Jules appeared from behind the throne, clad in a pale blue dress that dragged on the dusty floor. Even her heeled ankle-breakers were replaced by the tips of brown boots.
“You dragged me into the chapel…” she started.
Oh, she was still yelling at me.
“Jules,” I said, stifling a giggle.
“What?”
“You’re in a dress.”
“I wear dresses all the time, stupid.”
I thought about what passed for dresses in our time – the ones that barely left anything to the imagination. “It’s still weird.”
“A firefighter lesbian can’t wear a dress? Did you hit your head back there, Gill?”
“Well, actually…”
“Shut up!” She glared at me, her hands about to wring my neck.

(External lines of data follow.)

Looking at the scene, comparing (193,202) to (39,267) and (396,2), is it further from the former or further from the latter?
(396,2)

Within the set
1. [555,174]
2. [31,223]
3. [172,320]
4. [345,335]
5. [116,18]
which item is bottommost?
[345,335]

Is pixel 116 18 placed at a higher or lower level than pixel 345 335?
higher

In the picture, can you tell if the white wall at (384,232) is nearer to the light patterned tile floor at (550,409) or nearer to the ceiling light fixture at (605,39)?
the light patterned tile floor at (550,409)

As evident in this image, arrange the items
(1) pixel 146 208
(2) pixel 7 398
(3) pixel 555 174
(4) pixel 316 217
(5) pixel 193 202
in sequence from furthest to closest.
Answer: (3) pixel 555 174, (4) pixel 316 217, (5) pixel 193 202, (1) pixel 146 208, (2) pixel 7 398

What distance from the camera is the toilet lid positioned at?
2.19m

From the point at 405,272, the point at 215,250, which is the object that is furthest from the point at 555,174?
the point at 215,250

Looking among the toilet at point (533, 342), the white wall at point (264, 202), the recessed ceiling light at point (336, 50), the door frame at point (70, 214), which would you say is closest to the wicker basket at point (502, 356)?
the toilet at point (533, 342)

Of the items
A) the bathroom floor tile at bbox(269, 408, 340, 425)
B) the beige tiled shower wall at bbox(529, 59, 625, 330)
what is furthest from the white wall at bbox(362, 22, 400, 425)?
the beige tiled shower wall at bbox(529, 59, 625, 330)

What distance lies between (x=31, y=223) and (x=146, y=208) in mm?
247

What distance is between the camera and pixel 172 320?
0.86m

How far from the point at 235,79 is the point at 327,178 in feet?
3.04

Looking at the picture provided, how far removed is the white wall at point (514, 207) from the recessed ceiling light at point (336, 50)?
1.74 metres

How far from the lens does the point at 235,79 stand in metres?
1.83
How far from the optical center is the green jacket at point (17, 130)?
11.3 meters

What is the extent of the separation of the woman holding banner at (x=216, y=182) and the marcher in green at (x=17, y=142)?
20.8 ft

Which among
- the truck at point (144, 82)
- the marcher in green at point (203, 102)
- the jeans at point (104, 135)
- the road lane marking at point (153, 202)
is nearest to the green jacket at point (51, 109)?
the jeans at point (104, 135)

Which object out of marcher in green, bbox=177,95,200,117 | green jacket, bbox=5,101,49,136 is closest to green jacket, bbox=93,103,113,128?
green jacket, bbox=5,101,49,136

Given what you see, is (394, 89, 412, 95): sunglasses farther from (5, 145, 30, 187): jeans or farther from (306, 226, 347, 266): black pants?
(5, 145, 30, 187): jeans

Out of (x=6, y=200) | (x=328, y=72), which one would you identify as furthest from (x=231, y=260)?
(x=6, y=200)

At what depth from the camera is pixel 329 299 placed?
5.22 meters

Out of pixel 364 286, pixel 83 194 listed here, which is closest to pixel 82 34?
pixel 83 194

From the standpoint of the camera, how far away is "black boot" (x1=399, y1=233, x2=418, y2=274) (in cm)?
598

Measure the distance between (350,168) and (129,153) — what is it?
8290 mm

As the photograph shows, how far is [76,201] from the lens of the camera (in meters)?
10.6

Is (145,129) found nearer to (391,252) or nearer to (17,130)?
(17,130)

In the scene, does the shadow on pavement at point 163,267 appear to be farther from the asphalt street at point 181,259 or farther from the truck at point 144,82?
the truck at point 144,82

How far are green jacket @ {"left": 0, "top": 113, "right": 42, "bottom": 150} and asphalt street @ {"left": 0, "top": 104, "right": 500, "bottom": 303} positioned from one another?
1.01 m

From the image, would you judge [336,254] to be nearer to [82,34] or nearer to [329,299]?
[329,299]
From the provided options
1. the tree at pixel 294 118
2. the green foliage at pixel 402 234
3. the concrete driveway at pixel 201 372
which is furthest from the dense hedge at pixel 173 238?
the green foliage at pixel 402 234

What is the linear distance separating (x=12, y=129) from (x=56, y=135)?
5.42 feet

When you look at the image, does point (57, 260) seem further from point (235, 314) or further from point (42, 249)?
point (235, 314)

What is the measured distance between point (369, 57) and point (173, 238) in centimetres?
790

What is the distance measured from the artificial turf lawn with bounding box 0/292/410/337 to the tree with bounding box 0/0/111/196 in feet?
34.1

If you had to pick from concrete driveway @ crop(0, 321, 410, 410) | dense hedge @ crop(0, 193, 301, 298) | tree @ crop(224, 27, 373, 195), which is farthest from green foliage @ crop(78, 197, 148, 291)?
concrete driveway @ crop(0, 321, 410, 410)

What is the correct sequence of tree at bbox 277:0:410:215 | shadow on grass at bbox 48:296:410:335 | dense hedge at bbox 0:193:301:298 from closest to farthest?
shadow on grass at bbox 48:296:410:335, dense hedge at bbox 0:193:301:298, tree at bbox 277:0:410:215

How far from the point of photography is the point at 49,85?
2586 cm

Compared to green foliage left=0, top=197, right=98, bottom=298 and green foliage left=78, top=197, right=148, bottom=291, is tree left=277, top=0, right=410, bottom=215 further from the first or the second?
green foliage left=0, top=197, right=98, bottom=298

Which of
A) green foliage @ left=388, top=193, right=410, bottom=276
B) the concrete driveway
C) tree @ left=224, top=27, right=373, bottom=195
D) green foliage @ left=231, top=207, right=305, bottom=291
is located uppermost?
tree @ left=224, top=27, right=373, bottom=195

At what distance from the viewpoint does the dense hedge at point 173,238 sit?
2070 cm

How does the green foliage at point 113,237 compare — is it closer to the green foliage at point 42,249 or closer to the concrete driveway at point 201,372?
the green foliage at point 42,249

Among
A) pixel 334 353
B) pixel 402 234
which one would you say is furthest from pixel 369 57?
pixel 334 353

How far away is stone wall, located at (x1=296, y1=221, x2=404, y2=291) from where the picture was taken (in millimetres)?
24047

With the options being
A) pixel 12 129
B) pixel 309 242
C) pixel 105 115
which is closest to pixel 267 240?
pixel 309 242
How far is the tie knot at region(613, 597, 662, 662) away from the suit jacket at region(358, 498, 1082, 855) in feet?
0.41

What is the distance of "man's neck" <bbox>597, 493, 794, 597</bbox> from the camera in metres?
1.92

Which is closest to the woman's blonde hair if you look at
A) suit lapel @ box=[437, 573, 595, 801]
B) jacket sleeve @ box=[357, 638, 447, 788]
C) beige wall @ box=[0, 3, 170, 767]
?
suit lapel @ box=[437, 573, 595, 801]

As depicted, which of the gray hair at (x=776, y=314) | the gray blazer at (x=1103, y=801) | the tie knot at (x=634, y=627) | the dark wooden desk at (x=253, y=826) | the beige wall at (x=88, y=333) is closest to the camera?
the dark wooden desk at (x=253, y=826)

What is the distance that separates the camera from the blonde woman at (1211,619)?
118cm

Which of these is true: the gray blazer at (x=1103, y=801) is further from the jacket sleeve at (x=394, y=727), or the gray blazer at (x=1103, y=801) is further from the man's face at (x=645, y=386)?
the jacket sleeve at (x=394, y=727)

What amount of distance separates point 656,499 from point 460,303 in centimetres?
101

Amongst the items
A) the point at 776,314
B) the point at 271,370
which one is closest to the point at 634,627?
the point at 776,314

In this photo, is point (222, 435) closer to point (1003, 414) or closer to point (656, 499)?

I ducked sideways.
“You touched the mirror!” I yelled back at her. “You dragged me to this castle in the first place!”
“You… argh!” she screamed in frustration, advancing on me again. I stepped to the side of the throne.
Heads were starting to turn in the room by now. I could guess the soldiers were thinking something like, By God, that healer is very strange, fighting with his sister and using strange words like “lesbian” and “firefighter.”
I realized I didn’t know the French word for lesbian. Shit. Did they have those back here? Of course, they did. But, oh, uh. Shit. I looked at Jules and shook my head. “Not now. We need a plan.”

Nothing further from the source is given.